ARTICLE:
━━━━━━━━━━

Sunday, 31 May 2015

Second Progress Report on the Novel: Life Gets in the Way

Hmm. Turns out I was a bit ambitious in the last post talking about this - instead of maintaining the average daily word count between 500-1,000 words, in May I dropped off a bit and stuck mainly around 500 words whenever I sat down to write. I also didn't replicate the 3-week streak I managed last month, although I did manage an 11-day streak, so I won't complain too much.

The more frustrating thing is that the story is starting to wind down toward the end, but I'm still barely halfway to the word count I'd set myself. This is less banal than it seems, since a lot of publishers have rather strict limits at around 80-90 thousand words, and I don't want to have to (eventually) shop around a novella - because does anybody even publish those anymore?

I have some thoughts for expanding the story, of course - certain characters that I've introduced who could have their roles fleshed out a bit more (I don't dare cut them at this point), and I might be able to add some more descriptions of people and places. If I do that, I'll have to make sure I don't waffle on too much, and that I do heed Elmore Leonard's advice to not write the boring parts that everybody skips over.

As far as why the word counts went down and the streaks got shorter, I'm trying to figure out what happened. Surely some of my other life stuff interfered, as there were a few nights that I was up in San Francisco for work or for fun, and my birthday was this month, too.

I also suspect that intensity is easy to maintain at the start of a long project, when you're excited about it, and at the end, when you're finally tying everything together again. Or to put it another way, I don't know if I like the second act as much as the first or third.

This doesn't refer specifically to my own work, by the way. I find that the start of a novel, movie or TV show always seems to grab me more, and then in Act 2 things settle down a bit until the end. I'm curious if this is down to attention spans, or the particular work I'm reading at the time. I know that in my case, there are some good set pieces in Act 2, but a lot of the other stuff has been glossed over quicker than I expected when I outlined the story; and there's also quite a lot of new stuff that wasn't in the outline (not that this is a problem, because I enjoyed writing it).

It's maybe a bit sad, but I think I'm going to have to refer back to Save the Cat to flesh stuff out. I do know of a couple of authors back in London who use it to make sure their stories are flowing well enough, so there is some applicability to novel-writing. On the other hand, it's hard to imagine George RR Martin needing to refer to Save the Cat for his own books.

Of course, he had to start somewhere, too...

Anyway, on to Month 3 and the end of the story. And I shouldn't stress too much anyway - this is the first/rough draft, so I won't have to worry about too much other stuff until I start on the revisions.

Just need to ignore Stephen King's advice that the second draft should always be 10% shorter than the first...

━━━━━━━━━━

MATERIAL SHOWN:
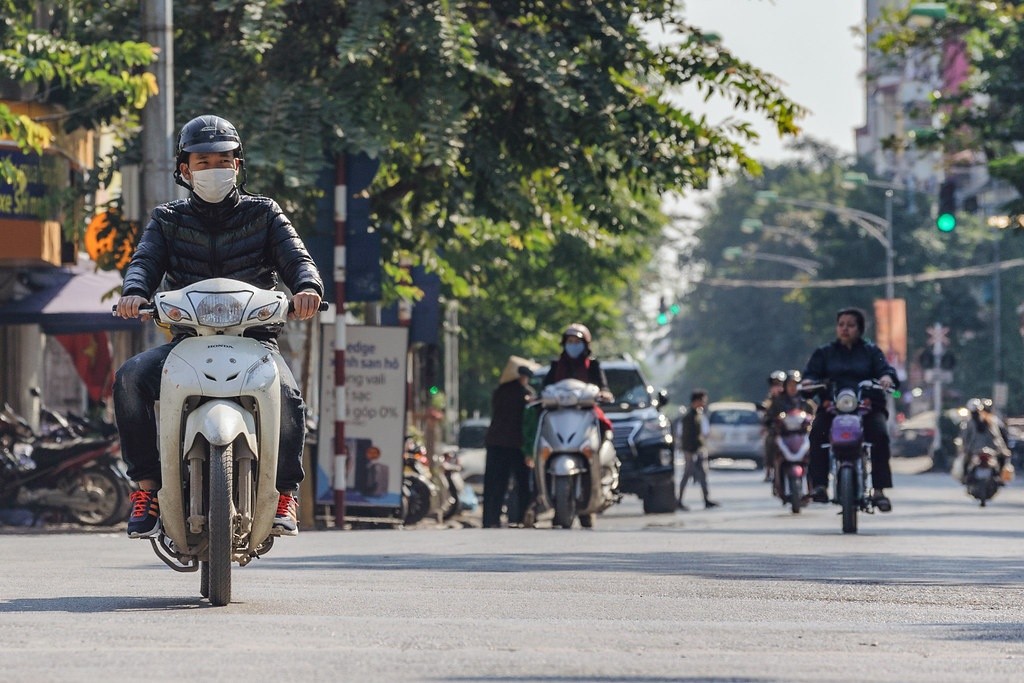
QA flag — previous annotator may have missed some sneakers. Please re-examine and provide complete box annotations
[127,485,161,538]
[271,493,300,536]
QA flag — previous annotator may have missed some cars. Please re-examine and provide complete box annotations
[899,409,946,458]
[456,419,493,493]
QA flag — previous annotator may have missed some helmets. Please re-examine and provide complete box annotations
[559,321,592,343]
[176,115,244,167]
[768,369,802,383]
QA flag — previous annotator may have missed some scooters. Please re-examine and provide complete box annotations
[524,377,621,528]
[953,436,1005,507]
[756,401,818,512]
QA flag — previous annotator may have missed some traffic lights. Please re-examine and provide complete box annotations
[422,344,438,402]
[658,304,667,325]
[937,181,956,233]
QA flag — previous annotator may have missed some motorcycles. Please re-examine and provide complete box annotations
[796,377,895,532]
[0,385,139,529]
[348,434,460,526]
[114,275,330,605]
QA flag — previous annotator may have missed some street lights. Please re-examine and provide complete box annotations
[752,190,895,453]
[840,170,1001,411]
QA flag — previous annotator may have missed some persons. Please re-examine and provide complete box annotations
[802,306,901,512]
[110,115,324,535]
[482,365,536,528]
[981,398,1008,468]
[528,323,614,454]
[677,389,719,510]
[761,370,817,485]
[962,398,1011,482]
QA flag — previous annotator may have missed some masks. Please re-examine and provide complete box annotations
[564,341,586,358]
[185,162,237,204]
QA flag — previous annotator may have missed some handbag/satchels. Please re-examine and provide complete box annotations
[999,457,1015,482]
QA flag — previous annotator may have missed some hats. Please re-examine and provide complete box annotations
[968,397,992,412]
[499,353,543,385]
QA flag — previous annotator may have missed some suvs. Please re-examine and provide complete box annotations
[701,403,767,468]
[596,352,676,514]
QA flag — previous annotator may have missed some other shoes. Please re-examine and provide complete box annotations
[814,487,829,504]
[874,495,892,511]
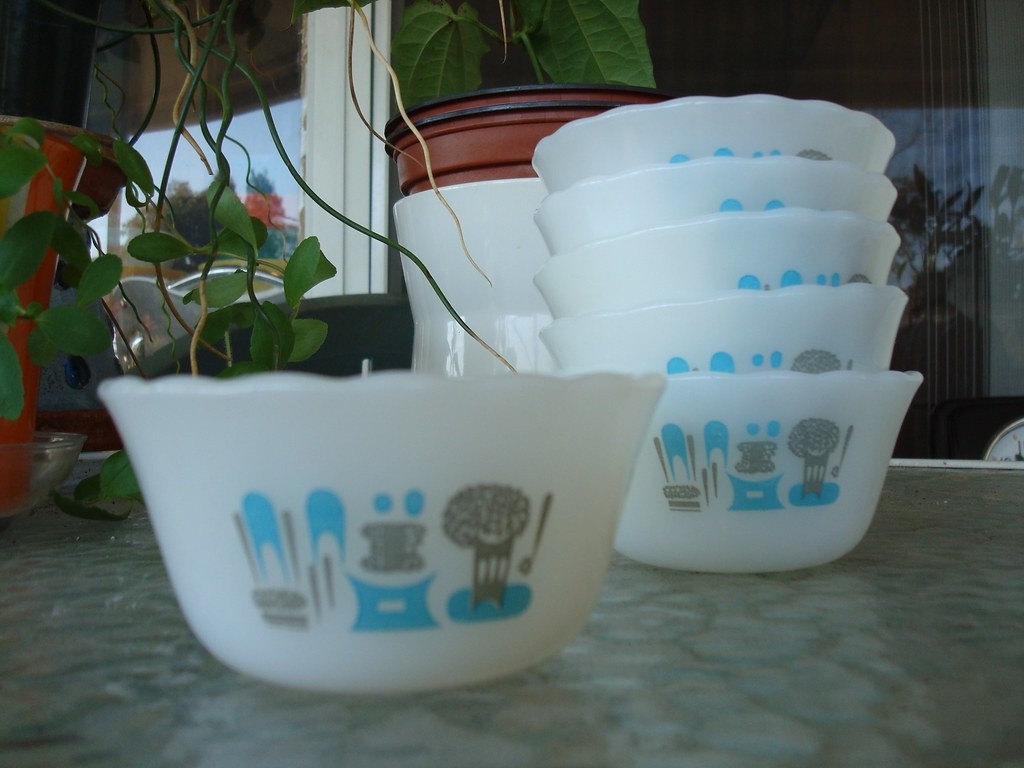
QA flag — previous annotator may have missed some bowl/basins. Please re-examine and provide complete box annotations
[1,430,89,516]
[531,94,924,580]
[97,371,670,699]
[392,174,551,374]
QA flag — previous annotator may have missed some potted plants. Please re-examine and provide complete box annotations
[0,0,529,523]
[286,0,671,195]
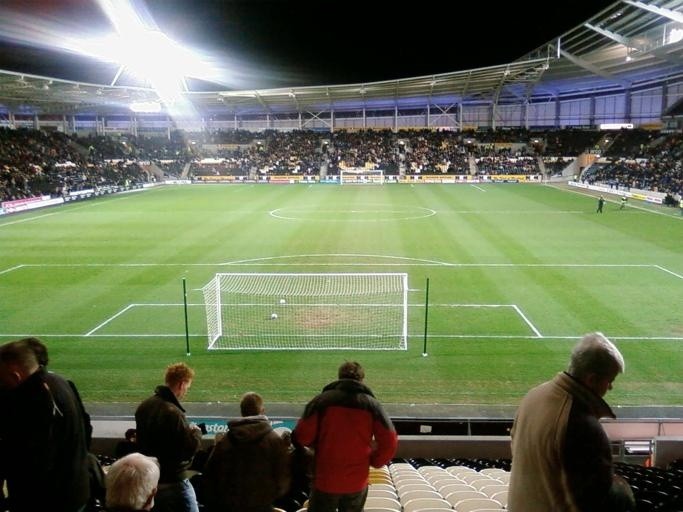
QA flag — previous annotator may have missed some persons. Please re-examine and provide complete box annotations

━━━━━━━━━━

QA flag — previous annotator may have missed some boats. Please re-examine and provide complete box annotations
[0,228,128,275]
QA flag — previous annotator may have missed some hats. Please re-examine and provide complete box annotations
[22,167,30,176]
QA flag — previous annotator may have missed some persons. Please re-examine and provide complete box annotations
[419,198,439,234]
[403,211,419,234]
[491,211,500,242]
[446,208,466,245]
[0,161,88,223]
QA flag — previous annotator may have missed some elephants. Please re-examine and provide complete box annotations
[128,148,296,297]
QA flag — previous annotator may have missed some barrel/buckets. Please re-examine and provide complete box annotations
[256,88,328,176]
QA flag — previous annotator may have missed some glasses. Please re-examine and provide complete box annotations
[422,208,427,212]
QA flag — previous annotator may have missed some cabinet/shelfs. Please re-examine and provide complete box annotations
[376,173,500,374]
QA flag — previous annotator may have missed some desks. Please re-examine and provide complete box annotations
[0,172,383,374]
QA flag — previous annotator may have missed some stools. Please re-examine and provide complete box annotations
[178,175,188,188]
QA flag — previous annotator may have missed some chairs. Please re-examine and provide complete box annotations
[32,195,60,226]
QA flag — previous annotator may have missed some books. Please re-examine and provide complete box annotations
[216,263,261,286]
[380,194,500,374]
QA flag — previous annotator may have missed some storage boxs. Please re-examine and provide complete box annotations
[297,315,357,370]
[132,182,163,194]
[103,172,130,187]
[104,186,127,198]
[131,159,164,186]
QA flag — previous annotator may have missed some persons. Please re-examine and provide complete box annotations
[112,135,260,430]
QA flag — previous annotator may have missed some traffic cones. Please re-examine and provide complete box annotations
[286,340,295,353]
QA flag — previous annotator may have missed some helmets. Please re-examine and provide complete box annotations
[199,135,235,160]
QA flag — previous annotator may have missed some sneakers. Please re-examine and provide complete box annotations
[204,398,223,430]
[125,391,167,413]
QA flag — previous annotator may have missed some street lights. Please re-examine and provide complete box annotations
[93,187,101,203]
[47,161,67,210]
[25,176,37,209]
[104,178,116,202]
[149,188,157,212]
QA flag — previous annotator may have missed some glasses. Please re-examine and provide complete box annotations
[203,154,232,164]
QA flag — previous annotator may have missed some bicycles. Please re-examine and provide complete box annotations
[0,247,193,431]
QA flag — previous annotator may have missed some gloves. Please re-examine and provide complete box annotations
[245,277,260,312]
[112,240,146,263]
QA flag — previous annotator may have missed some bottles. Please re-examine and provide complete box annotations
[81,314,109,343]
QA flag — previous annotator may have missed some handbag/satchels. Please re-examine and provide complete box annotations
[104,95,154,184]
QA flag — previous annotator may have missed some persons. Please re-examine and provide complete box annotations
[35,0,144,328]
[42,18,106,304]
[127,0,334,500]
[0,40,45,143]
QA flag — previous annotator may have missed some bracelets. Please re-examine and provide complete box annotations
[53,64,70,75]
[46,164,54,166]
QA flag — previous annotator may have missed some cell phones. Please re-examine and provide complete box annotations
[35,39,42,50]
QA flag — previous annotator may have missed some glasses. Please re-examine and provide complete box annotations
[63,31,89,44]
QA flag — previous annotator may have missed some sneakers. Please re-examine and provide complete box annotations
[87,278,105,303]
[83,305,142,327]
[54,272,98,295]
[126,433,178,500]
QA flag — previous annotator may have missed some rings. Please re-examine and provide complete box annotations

━━━━━━━━━━

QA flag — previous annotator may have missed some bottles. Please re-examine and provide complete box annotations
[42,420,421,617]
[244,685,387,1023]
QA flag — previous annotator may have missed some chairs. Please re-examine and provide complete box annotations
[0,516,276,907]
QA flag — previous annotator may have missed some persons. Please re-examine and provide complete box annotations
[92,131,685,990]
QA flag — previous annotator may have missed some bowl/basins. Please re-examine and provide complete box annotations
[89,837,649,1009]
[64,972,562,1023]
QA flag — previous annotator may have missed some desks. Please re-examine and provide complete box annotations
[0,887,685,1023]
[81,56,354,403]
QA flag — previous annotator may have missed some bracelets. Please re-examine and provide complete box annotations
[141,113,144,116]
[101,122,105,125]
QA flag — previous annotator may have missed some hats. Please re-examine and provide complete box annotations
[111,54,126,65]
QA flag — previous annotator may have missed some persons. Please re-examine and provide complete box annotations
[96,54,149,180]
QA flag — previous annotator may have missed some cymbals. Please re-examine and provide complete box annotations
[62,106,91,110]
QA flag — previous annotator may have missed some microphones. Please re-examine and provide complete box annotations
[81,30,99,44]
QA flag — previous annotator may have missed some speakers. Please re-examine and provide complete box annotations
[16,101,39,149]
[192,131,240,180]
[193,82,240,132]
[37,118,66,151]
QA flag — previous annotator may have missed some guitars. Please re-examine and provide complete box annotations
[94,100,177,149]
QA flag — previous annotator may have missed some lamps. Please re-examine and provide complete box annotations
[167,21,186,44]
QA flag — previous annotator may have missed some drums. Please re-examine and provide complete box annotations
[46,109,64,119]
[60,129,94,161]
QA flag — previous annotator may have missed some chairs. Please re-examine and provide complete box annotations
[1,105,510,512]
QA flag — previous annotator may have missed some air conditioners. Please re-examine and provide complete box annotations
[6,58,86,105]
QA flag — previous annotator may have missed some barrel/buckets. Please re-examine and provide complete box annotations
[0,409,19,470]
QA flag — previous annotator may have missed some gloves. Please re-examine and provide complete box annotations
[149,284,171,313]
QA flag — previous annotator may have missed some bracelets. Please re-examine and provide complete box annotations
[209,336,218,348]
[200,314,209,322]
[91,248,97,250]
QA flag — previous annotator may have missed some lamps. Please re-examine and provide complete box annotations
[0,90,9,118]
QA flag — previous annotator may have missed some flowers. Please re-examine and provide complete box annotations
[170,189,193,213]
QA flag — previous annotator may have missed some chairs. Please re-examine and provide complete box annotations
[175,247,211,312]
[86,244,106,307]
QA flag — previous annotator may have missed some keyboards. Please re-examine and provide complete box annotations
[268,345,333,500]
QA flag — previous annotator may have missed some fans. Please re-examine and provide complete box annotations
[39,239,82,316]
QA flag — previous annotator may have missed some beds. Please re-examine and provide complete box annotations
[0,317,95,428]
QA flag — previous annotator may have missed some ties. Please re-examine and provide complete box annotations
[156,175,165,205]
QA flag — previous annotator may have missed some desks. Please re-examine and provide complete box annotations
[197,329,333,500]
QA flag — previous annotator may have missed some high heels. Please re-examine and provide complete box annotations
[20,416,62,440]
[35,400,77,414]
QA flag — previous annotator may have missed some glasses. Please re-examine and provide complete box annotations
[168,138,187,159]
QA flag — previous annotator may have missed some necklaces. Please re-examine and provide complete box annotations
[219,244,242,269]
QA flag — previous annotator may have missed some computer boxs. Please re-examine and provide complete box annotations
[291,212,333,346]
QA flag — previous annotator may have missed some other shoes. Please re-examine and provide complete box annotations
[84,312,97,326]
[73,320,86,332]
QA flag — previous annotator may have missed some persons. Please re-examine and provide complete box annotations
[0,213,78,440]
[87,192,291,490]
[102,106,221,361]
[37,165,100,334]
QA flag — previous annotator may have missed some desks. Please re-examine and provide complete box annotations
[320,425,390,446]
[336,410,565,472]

━━━━━━━━━━

THE TASK:
Answer these questions about the progress report on the novel:
(a) In May, what word count did the writer mostly stick to in each writing session?
(b) What word limit does the report say many publishers set?
(c) Whose advice about second drafts does the writer say must be ignored, and what is that advice?

EXERCISE RESPONSE:
(a) Around 500 words.
(b) Around 80-90 thousand words.
(c) Stephen King's: the second draft should always be 10% shorter than the first.